That kind of log does indicate that modem will restart.


----------



## Aceman.au (Oct 3, 2018)

jsfitz54 said:


> @Aceman.au :  Please *remove* EDIT all your info after the video; MAC, IPv4, IPv6 addresses for SECURITY!
> 
> As it is you are giving away your private address on a public forum.
> 
> ...



Firefox needed an update. Steam is fine.

So uhhh. What can people do with my MAC address?



Aquinus said:


> Wireshark isn't going to capture anything happening between the local node and the modem itself and the modem does recieve updates from the ISP for various reasons. Sometimes it's software changes and other times it's telling the modem things like which frequencies and modes to operate in. For example, in the modem's log you see something like this, you likely got some kind of update from the ISP.
> 
> That kind of log does indicate that modem will restart.


It does randomly lose internet connection. Maybe this has something to do with it. But then again, Australian internet is garbage.


----------



## Aquinus (Oct 3, 2018)

Aceman.au said:


> So uhhh. What can people do with my MAC address?


People can spoof their MAC to use yours. The MAC address is a physical device id (sort of), kind of like a serial number. It's an address that (ideally,) uniquely belongs to your network adapter.


Aceman.au said:


> It does randomly lose internet connection. Maybe this has something to do with it. But then again, Australian internet is garbage.


Mine sometimes does too but, I think that's because my upstream power level is borderline too high.


----------



## Aceman.au (Oct 3, 2018)

I think I might just wrap the thread up. Seems like the website is harmless and I have premium MWB monitoring my PC. So hopefully if shit hits the fan it will take care of it. If all else fails I'll format and reinstall.


----------



## Bill_Bright (Oct 3, 2018)

Aceman.au said:


> One time thing so far.


If you were redirected to a malicious website, I might be a little bit concerned. But since that site does not appear to be malicious, and it was a one-time thing, I would not worry about it.



Aquinus said:


> People can spoof their MAC to use yours.

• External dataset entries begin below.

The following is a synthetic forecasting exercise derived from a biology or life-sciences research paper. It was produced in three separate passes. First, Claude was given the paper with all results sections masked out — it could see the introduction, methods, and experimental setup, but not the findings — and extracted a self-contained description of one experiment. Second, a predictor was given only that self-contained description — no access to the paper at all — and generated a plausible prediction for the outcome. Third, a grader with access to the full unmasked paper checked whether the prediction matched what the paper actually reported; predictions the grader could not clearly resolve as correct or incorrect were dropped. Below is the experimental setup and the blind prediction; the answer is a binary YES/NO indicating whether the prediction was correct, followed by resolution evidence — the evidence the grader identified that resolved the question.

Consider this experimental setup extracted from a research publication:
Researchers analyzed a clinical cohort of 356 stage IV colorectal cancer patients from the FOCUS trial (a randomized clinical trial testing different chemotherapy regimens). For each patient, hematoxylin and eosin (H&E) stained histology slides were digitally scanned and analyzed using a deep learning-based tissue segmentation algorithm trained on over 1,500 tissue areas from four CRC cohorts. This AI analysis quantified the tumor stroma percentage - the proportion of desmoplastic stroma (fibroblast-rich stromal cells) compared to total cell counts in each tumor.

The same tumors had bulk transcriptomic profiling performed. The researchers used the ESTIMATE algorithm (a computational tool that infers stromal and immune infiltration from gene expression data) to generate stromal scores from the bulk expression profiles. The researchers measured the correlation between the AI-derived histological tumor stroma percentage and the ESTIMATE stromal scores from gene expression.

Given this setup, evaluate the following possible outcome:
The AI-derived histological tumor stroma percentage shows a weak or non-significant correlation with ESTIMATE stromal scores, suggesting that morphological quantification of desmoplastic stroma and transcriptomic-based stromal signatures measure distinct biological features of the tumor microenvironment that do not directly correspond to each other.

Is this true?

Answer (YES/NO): NO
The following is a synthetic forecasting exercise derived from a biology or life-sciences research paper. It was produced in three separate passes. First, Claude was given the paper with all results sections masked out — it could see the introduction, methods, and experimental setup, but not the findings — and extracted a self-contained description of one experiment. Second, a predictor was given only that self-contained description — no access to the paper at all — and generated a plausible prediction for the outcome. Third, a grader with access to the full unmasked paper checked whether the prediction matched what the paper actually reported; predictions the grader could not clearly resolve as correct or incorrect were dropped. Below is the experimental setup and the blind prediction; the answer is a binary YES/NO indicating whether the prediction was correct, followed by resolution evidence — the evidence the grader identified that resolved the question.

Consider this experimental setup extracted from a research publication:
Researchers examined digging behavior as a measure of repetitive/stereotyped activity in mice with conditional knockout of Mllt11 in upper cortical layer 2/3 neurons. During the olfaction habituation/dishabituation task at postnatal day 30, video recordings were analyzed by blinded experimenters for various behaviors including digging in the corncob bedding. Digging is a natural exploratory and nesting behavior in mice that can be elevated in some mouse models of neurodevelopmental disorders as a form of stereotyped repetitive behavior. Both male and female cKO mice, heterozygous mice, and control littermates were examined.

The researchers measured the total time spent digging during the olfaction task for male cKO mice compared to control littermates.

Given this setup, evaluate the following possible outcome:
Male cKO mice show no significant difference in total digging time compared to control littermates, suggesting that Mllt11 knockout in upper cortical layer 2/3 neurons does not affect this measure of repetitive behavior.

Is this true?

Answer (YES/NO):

This is true. And many home routers let you change the MAC address seen by the modem. But MAC addresses were never meant for security purposes. They are just to prevent conflicts and collisions on the network to ensure data packets are routed to the correct computer. As long as you don't have the same MAC address on 2 or more devices on your local network, no problems. And typically, the most that would happen is the second device would fail to connect.

That said, limiting access to the Internet using MAC filtering can help prevent unauthorized access as you are telling your router to only let those devices with those MAC addresses through. Yes, a bad guy can spoof that address, but how are they going to get it? They would either be really really good guessers, or have physical access to your home.


----------



## jsfitz54 (Oct 3, 2018)

Bill_Bright said:


> Yes, a bad guy can spoof that address, but how are they going to get it? They would either be really really good guessers, or have physical access to your home.



Early this morning the OP posted all this info by accident.  Hence my Post #13.
I also used the report button to get a mod to take it down in case the OP was not online for a long period, as he is half a world away.
Hence OP's post #14.


----------



## Bill_Bright (Oct 3, 2018)

jsfitz54 said:


> Early this morning the OP posted all this info by accident. Hence my Post #13.


I understand. I was just on my soapbox speaking to the crowd.


----------